Querida família, certamente que, o paradigma dos novos Licenciados é diferente do nosso. Sabem que no Estado não têm futuro, nas industrias agro-alimentares também não, como técnicos, à luz dos exemplos conhecidos, que apoiam os agricultores no seu dia-a-dia, também não lhes dará satisfação aos anseios da vida moderna. O que irão eles fazer?
O Mundo está a precisar de cada vez mais comida. Produzir alimentos vai ser crucial para o futuro da humanidade em constante crescimento demográfico. Mas, atente-se, na Europa e no nosso país a população está a diminuir, significa que onde é preciso produzir e alimentar é fora da Europa. Vamos voltar àquilo que me disseram há 26 anos atrás: “emigrar para poder trabalhar em Ciências Agrárias”?
Bom, se assim for, a nossa família D.C.A. terá algum futuro,  poderão até abrir-se delegações pelo Mundo!
A ver vamos mas, estou muito preocupado!
Um beijinho às crianças, e até ao nosso próximo encontro! 
Deste vosso familiar,
Joaquim Marques

4 comentários:

António Pedro Malva disse...

Marques, tem esperança.

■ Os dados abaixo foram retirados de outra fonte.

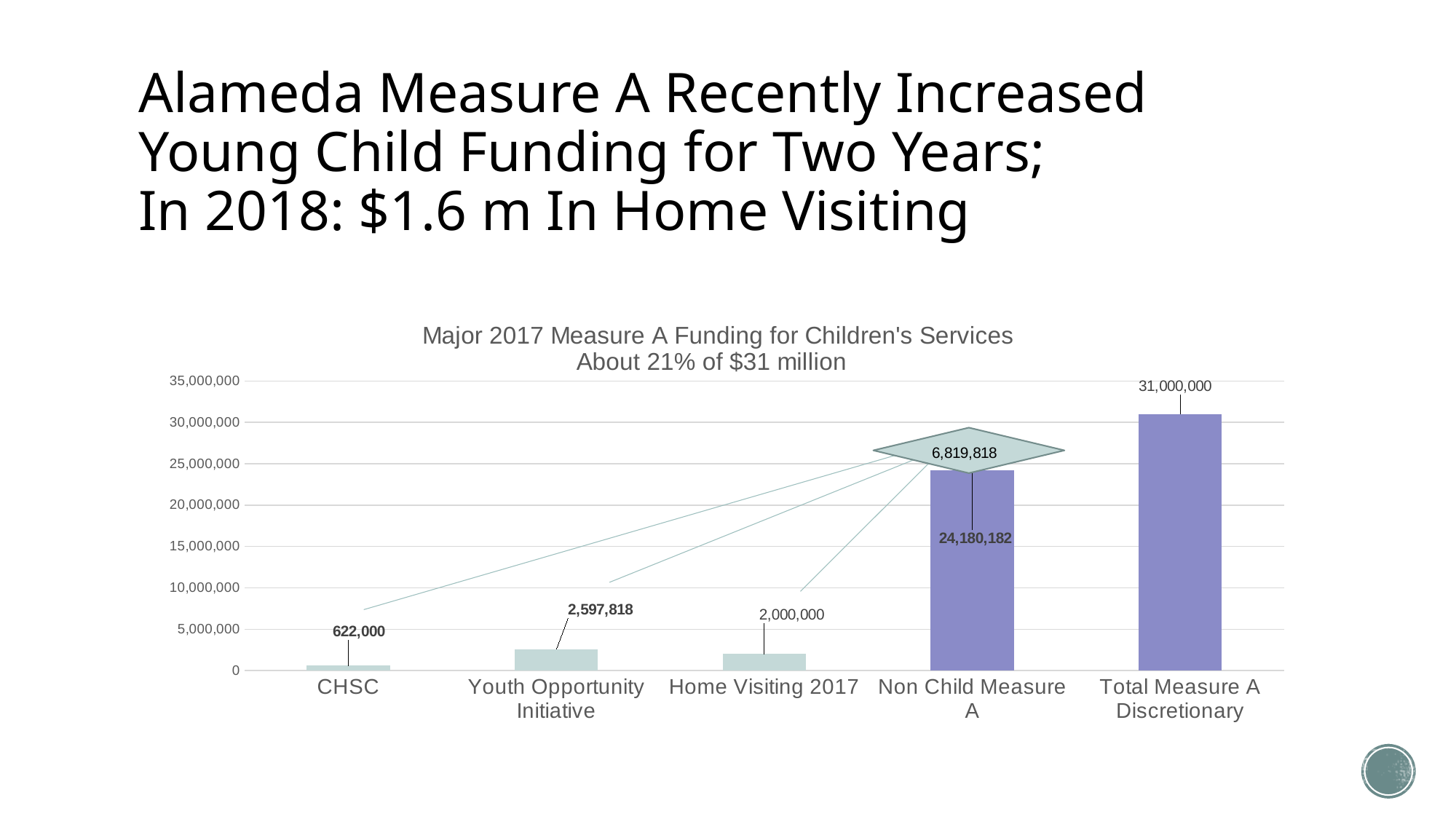
What is the value for CHSC? 622,000 What is the difference between Total Measure A Discretionary and Non Child Measure A? 6,819,818 What is the difference between Youth Opportunity Initiative and Home Visiting 2017? 597,818 Which is larger, Youth Opportunity Initiative or Home Visiting 2017? Youth Opportunity Initiative Which category has the lowest value? CHSC What is the title of the chart? Major 2017 Measure A Funding for Children's Services About 21% of $31 million How many categories are shown on the x axis? 5 Which category has the highest value? Total Measure A Discretionary What kind of chart is shown on the slide? Bar chart What is the value for Non Child Measure A? 24,180,182 What is the value for Youth Opportunity Initiative? 2,597,818 What is the value for Home Visiting 2017? 2,000,000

Se já quando davas aulas o país estava à beira da banca rota e passados todos estes anos continua à beira da banca rota, é bom sinal. Sinal de que aprendemos a viver à beira da banca rota e que possivelmente teremos imunidade à banca rota!
Quanto à nossa junventude, se tiver de sair do país para vencer na vida, pois que seja. Já os nossos avós e pais o fizeram e não foram menos homens por isso. Antes isso que viver do rendimento mínimo, ou do subsídio de desemprego.

É preciso não perder a esperança e trabalhar, trabalhar, trabalhar. Porque alguns dos nossos familiares que estão bem, nem todos lá chegaram levados ao colo.

Um abraço

Luísa Benevides disse...

Meu Amigo, grande carta! Embora, considere que "pintaste" um quadro demasiado negro :s
Sou mais da opinião do Malva, "É preciso não perder a esperança e trabalhar, trabalhar, trabalhar!"

Joaquim Marques AC disse...

Trabalhem vocês que eu ando muito cansado!

Graciete disse...

Marques,
Grande reflexão! Parabéns.
Muito bem concebida, que reflecte o que se viveu e se vive, com preocupantes sinais deste momento em que a toda a hora nos transmitem indicações francamente desanimadoras.
Ocultaram a doença, vendendo saúde, e agora estamos entre a espada e a parede, sem grandes alternativas, penso.
Estão-nos a apertar o cerco e queria muito crer que sairíamos ilesos, mas...não me parece.
Confesso que num cenário negro, que não é ficção, infelizmente, mais sacrifício e ...sabe-se lá mais o que nos dirão!